Introduction to the stock market
The thought of investing is never an easy-to-digest for most people with little experience in the financial markets. Many have been tricked by so-called experts who have promised huge returns on stocks that ended up not moving at all while others did it themselves without initially learning the ropes and ended up struggling to make profits or build sustainability.
Investing in the stock market is a risky endeavor but there’s a certain approach, one that involves education, practice, and continuous research which could make a difference for the average investor. It’s worth noting that the majority of wealthy individuals and families have large investments in the stock market.
What is a stock?
A stock also referred to as a share, is a product that represents ownership in a company. In other words, if you own a stock, you’re technically a part-owner, and most likely a very small one if the company has many shares in the market. For example, if a company has one million shares outstanding and you own 100,000 of them, this implies a 10% ownership in that company.

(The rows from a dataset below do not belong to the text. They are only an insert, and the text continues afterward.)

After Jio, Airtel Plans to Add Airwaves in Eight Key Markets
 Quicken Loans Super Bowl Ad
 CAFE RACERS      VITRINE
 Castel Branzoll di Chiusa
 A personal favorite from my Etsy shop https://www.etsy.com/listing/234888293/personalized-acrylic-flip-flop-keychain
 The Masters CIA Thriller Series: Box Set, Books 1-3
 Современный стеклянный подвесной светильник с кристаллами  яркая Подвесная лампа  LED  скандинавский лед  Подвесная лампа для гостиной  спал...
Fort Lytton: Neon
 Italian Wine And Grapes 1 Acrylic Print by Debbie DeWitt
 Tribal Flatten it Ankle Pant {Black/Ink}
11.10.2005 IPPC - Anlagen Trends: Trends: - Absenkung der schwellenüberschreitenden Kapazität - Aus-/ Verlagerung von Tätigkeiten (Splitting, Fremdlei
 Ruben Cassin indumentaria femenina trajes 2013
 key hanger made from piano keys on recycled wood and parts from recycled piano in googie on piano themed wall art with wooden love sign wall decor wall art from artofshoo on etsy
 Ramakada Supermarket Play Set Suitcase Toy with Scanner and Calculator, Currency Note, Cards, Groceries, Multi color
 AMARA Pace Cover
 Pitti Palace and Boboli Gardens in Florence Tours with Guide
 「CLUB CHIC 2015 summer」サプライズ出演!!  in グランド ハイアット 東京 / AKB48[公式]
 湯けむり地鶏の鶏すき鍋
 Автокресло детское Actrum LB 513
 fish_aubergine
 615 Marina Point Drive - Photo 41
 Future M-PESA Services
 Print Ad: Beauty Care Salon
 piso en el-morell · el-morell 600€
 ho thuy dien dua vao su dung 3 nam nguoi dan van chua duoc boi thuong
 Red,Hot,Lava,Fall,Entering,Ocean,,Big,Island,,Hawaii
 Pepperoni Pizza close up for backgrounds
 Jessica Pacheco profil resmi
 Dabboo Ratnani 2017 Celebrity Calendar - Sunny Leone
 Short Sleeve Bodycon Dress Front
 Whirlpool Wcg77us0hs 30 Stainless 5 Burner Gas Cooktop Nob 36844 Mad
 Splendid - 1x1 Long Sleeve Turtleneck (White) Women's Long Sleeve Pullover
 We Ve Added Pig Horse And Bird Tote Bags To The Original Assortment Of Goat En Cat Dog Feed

Preferred and Common stocks
There are two types of stocks: Common and Preferred. As the names imply, common stocks are the more available ones and carry voting rights that enable holders to vote during special events and corporate meetings. On the other hand, preferred shares do not usually carry voting rights but they maintain priority in receiving dividends and assets in the event of liquidation.
Common stocks can be further broken down into stocks that hold more voting rights than others and are usually referred to as Class A and Class B shares.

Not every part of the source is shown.